## Selection

Yeah, I am Napolitan’

These last few months I often think about my dad’s brother. He was one of the original 3 brother’s that opened up the first Coppola’s Restaurant. Zio Vincenzo just passed away in June joining my dad. I thought I would dedicate this blog entry to him. I close my eyes and try to envision my uncle. I’ll start with his name – I grew up calling him Zio Vincenzo as did all of my American born cousins, but I was always perplexed because everyone else in the family called him Viiishhie!!! And it was always long and drawn out like an exclamation. Viiiiiischie!!!!! Kind of like – the chorus of a song. But, as I think about it now… Zio always seemed to talk in poetic verses, and maybe people were inclined to respond with a chorus. I used to think that all Italians have conversations using rhymes and little jingles. But I realized that it was only Zio Vincenzo that talked that way and it became contagious. One of my favorites of his was his morning greeting when he would find us kids still laying in bed. It was common for his family and ours to be spending the summer months in Italy. Amidst those happy sounds in the morning with the roosters crowing and the venders yelling out their wares, Zio would belt out a greeting “A sera varca varc e a matina non si trovano i barch… (If the boats rock all night and you won’t be able to find them in the morning) and my father would joyously greet him back with a Viiiishieee!!!!!!

Now for all of you that don’t understand Italian or should I say Napolitan or could I narrow it down even more and say Montese. It’s an Italian lingo that has evolved in this little mountain town in Italy called Monte di Procida which overlooks the bay of Naples. The Montese cadence is rhythmic and the words are comedic but the meanings are profound. Zio always spoke in Montese, in a sing song sort of way with a big smile on his face. He would sing all his words, all his greetings…his jingles made us all feel so warm and special. Let me tell you about another one of his sayings. I was very shy when I was little and I didn’t talk much in company. Zio Vincenzo would whisper in my ear “chi tenn’ a lingua va in Sardegn.’ The literal meaning of this in English makes no sense – If you have a tongue you can get to Sardenia. What he was telling me was that” if you speak up anything is possible.” Grazie Zio, I have put in action your words of wisdom on a regular basis and have likewise encouraged my children.

## To be done
Summarize the blog entry in two sentences. The listing after this point is separate material with no connection to the blog entry.

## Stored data
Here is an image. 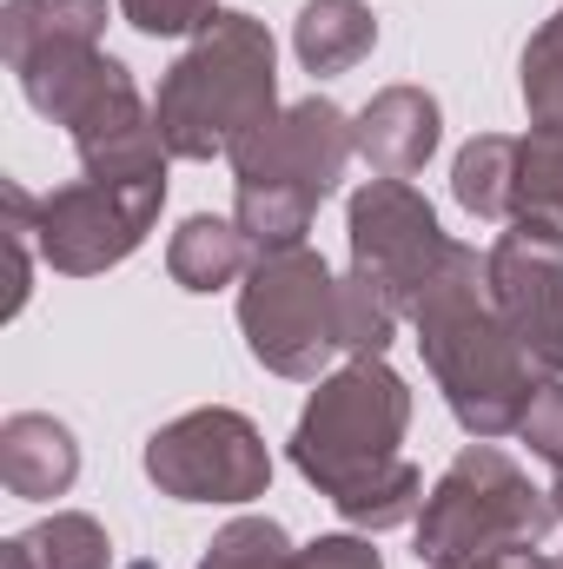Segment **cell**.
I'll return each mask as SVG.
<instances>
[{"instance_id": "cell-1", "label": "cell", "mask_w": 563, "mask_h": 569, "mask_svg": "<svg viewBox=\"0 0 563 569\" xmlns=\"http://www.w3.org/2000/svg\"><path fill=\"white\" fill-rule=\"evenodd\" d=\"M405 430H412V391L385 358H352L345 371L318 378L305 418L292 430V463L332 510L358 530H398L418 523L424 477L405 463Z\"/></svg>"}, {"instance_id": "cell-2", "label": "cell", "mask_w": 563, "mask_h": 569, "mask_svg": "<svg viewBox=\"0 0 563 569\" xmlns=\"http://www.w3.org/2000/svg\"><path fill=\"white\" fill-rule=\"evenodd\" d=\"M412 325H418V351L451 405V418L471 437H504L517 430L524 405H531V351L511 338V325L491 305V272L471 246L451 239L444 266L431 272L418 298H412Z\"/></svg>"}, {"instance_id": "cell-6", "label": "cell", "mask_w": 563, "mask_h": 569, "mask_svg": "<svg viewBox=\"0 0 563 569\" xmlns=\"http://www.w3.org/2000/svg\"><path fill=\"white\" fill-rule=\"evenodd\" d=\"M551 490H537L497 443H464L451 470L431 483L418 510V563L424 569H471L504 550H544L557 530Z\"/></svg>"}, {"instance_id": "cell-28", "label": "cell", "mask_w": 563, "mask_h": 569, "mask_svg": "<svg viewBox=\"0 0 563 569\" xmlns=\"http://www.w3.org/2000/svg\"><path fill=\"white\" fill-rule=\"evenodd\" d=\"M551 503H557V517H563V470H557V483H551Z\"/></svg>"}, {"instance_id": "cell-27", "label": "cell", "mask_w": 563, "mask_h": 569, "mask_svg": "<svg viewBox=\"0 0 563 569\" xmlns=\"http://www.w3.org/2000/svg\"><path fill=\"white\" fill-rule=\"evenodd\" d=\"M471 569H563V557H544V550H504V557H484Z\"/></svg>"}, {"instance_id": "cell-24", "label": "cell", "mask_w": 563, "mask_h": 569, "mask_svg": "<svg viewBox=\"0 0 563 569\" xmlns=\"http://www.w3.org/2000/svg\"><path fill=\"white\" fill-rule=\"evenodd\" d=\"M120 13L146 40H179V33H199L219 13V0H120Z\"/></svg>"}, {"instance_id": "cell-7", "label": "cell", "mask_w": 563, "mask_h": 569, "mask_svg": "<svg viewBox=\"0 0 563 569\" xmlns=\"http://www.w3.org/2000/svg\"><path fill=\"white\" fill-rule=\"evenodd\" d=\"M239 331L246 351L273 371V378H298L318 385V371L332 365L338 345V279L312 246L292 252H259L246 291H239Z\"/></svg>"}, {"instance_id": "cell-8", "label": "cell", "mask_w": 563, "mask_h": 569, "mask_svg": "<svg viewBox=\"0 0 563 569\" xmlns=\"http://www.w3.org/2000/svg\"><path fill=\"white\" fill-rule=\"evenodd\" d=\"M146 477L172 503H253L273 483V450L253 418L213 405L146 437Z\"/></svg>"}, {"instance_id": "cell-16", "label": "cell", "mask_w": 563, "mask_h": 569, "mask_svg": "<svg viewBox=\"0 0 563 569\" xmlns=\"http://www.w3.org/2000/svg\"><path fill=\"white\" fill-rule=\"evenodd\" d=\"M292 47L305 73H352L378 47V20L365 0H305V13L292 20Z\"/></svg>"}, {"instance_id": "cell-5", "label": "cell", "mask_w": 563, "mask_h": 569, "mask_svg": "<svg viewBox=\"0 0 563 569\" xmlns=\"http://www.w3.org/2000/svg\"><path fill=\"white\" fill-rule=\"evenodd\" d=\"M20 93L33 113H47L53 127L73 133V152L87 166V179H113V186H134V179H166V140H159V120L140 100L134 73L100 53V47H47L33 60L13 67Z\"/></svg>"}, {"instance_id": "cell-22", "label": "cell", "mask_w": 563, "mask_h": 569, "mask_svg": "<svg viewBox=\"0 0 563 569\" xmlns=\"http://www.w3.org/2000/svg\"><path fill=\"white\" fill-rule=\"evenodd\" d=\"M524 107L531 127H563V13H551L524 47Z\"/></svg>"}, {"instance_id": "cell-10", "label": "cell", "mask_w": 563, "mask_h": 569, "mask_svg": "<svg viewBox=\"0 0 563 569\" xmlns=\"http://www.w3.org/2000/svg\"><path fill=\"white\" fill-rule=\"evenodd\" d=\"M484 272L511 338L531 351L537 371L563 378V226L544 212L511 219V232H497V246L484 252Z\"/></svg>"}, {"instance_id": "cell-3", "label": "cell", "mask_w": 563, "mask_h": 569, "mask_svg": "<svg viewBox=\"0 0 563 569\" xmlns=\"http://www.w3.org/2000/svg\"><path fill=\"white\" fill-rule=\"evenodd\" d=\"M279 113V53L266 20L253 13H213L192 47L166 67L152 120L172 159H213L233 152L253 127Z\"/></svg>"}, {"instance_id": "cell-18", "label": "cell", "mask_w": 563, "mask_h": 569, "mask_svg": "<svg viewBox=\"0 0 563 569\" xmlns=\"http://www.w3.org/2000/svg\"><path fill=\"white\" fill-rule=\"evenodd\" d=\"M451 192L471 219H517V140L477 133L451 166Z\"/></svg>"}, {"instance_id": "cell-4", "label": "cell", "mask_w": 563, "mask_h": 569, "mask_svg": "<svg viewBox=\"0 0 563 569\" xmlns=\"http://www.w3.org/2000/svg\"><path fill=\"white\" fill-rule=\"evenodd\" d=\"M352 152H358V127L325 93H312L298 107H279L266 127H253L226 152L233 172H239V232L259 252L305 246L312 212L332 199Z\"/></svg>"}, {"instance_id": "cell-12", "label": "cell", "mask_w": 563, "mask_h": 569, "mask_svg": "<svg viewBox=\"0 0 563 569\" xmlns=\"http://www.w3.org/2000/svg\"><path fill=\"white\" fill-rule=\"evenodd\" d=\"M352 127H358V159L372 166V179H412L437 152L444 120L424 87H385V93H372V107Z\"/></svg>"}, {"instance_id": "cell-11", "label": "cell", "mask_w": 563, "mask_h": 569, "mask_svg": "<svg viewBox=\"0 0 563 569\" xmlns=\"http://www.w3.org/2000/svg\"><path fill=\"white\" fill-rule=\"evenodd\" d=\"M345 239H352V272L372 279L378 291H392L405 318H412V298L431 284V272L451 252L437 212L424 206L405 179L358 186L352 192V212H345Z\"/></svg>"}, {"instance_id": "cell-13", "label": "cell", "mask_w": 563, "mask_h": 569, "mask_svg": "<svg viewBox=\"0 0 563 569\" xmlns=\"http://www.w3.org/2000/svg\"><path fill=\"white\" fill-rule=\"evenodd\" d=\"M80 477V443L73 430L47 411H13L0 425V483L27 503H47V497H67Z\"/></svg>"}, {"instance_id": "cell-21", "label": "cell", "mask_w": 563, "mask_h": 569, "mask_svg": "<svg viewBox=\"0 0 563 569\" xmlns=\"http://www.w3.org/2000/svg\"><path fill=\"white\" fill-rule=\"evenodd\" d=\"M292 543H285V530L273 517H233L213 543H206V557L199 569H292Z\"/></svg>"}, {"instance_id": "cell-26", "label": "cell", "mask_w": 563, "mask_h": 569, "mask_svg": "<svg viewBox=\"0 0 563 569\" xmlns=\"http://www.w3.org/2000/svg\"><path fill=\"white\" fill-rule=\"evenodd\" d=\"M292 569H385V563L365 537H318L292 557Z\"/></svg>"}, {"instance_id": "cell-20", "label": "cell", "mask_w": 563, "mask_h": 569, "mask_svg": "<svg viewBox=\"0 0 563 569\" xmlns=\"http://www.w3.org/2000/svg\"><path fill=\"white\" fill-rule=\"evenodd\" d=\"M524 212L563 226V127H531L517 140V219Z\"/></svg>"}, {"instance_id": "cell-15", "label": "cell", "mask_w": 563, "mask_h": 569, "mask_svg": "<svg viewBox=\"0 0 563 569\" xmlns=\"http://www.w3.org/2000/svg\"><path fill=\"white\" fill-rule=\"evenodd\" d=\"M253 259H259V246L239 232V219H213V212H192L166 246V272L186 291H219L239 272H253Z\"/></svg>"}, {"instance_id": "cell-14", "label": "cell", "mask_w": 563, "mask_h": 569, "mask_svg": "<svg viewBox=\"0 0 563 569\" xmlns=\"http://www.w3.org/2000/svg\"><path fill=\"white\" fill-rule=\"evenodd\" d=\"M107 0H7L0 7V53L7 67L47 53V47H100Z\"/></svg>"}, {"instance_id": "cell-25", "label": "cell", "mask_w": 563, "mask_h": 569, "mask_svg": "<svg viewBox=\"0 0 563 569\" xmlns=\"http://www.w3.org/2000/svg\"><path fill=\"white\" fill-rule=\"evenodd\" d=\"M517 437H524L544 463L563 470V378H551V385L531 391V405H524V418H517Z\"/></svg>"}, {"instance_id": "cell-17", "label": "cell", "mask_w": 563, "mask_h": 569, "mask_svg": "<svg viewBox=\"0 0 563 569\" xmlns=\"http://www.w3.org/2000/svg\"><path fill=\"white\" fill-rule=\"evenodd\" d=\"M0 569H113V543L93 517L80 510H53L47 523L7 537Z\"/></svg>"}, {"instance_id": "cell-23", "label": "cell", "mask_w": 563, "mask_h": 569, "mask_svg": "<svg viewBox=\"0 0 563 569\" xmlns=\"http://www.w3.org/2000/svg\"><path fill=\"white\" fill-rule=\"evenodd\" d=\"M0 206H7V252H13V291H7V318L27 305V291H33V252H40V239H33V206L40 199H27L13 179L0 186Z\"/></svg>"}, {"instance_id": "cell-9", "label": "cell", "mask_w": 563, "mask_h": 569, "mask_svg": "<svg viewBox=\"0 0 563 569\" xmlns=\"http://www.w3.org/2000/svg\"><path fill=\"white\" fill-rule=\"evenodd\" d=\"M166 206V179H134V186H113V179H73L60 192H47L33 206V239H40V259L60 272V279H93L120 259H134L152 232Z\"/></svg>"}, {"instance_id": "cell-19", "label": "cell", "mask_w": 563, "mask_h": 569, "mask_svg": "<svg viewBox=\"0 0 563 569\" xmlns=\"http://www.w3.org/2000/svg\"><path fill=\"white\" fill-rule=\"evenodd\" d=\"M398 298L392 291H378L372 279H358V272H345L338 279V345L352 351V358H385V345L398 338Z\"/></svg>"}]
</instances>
* * *
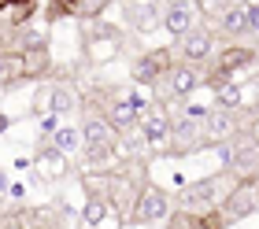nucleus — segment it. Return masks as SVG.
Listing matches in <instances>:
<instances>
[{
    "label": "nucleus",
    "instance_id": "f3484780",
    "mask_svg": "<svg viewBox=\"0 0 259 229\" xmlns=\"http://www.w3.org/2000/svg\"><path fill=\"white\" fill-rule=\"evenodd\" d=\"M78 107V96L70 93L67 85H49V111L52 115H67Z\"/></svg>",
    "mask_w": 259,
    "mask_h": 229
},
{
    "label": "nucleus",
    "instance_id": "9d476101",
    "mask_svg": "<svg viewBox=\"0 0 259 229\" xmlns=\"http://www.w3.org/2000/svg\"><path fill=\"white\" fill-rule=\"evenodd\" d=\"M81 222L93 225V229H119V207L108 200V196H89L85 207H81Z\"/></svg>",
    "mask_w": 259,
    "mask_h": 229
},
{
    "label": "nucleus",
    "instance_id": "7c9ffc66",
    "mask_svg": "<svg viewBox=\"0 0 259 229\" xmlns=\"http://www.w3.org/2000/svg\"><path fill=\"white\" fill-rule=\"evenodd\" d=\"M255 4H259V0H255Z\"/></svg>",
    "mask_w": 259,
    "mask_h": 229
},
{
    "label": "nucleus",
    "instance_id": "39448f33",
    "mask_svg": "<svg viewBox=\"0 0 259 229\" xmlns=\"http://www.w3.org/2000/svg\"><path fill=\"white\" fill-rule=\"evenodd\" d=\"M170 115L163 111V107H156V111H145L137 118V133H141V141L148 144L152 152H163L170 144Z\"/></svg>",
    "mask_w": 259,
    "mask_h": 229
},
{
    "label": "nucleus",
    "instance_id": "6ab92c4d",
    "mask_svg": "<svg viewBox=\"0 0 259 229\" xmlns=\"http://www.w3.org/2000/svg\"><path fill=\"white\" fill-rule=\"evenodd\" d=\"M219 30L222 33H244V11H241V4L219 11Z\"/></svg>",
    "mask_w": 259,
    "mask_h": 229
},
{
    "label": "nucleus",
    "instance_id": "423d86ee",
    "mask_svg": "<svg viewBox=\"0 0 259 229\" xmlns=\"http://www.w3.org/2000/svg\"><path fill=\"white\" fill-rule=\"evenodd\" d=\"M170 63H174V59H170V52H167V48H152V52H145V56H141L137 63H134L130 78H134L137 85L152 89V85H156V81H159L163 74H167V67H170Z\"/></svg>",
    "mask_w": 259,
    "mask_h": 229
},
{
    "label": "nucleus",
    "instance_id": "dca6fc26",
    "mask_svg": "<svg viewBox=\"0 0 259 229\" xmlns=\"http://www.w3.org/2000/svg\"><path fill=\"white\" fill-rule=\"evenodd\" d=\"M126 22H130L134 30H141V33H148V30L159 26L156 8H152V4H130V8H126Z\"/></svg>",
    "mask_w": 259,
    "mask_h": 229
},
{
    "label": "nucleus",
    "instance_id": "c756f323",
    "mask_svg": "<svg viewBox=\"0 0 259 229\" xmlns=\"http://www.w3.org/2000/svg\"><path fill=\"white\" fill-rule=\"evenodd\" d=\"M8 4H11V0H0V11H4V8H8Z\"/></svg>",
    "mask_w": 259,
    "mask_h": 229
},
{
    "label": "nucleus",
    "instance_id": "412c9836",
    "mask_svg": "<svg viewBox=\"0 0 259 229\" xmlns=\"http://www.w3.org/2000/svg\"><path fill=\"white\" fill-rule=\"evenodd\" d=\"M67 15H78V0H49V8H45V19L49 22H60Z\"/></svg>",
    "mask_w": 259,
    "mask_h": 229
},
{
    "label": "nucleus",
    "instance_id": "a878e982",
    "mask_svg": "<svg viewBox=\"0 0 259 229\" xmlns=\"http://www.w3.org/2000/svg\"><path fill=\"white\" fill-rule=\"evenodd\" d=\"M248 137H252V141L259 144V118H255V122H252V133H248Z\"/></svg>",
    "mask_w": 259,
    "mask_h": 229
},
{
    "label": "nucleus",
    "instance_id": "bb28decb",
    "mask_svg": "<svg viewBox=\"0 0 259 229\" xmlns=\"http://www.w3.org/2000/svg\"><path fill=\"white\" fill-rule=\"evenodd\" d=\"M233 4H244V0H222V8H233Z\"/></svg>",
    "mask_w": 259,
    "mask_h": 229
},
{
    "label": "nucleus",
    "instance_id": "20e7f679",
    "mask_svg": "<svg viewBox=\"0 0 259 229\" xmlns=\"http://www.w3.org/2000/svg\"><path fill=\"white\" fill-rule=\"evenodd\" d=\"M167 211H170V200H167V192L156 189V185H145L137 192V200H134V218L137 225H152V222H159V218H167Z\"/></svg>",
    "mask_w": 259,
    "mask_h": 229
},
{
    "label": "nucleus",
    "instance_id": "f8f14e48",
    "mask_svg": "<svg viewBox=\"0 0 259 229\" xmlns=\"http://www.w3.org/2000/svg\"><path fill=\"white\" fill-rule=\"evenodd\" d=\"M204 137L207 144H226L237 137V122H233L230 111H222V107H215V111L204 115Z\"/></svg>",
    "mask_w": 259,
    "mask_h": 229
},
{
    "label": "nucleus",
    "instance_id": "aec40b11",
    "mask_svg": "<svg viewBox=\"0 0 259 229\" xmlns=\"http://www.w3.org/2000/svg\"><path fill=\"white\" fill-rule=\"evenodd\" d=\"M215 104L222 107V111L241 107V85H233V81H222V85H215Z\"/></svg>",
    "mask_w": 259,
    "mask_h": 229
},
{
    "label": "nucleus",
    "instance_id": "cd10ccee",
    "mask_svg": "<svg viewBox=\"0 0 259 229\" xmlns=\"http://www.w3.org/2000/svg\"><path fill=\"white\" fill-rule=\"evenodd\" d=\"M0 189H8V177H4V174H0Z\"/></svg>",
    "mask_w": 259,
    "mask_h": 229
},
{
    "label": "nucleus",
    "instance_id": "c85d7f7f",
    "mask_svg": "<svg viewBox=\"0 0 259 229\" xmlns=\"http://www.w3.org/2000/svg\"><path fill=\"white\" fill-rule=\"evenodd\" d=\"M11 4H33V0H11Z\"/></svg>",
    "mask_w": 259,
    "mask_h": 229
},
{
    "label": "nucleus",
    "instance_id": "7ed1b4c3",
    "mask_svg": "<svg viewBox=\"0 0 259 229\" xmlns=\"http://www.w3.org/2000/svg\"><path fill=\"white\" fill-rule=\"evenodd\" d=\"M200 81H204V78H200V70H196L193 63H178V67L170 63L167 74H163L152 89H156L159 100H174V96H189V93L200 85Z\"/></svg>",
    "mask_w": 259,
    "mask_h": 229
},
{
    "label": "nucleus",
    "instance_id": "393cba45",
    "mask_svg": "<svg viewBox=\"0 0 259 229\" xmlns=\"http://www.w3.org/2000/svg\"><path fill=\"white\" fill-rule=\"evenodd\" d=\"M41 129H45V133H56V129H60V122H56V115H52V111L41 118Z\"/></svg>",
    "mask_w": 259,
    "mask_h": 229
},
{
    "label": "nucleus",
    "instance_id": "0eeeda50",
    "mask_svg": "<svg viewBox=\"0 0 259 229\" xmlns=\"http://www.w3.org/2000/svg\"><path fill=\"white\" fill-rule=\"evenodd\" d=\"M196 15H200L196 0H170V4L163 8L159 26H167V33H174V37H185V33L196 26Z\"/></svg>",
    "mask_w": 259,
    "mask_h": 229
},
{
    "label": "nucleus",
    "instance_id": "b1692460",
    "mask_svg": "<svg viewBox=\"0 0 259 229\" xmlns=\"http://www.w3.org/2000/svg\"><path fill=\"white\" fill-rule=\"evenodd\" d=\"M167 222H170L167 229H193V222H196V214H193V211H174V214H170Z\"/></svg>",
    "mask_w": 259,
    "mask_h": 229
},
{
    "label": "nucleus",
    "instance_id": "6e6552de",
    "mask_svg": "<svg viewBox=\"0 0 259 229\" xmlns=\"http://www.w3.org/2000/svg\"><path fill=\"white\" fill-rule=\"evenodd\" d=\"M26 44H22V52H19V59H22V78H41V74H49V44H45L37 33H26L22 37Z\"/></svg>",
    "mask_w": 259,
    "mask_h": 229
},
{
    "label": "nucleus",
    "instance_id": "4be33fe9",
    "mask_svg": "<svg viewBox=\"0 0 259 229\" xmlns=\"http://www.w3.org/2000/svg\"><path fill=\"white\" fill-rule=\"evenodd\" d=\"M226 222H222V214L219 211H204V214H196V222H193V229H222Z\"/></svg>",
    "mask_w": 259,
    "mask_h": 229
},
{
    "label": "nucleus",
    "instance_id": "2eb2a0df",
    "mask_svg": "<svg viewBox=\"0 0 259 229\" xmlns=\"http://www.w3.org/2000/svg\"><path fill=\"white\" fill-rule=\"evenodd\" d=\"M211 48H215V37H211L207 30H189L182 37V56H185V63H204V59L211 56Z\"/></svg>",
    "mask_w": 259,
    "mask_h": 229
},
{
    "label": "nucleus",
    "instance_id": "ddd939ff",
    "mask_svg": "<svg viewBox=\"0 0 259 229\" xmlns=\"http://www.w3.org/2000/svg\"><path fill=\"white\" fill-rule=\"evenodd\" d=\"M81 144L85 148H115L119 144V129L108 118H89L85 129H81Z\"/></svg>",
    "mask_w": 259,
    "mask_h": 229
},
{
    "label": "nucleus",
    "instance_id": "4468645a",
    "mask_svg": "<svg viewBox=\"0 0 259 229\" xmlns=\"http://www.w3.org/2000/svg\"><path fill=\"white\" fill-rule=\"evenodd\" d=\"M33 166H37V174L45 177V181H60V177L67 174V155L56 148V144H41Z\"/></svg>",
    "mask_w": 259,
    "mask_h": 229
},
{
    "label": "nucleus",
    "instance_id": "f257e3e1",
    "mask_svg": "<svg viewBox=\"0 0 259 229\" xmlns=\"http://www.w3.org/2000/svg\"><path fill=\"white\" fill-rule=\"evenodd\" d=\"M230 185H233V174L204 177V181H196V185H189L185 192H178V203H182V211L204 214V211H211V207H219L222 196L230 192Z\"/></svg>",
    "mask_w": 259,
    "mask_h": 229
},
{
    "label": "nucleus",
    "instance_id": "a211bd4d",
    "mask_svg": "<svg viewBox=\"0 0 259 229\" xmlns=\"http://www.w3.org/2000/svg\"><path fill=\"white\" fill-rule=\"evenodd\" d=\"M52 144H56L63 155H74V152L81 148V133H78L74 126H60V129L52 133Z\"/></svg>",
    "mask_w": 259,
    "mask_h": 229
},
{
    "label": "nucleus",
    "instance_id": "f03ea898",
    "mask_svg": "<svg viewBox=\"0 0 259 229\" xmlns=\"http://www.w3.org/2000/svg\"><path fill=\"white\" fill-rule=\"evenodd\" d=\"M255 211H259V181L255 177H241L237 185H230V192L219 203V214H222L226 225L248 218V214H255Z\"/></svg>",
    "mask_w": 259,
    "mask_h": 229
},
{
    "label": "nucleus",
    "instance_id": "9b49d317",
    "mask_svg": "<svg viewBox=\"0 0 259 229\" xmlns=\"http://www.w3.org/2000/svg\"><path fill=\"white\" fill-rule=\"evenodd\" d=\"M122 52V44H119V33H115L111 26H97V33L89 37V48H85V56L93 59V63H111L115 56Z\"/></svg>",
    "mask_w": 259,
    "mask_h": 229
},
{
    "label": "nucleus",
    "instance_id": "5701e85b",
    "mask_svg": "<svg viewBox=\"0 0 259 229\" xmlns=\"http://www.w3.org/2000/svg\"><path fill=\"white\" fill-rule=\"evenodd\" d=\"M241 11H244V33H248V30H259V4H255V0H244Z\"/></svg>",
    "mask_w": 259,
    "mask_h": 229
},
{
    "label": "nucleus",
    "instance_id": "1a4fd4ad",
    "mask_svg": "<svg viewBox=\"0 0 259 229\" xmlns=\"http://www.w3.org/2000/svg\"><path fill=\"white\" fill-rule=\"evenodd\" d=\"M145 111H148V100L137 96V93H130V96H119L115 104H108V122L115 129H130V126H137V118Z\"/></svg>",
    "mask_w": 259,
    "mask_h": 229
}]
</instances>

## Response to this task
The writer dedicates the blog entry to Zio Vincenzo, the father's brother and one of the three brothers who opened the first Coppola's Restaurant, who passed away in June. He always spoke in Montese, the lingo of Monte di Procida overlooking the bay of Naples, singing his greetings and sayings, such as whispering to the shy young writer "chi tenn' a lingua va in Sardegn," meaning that if you speak up anything is possible.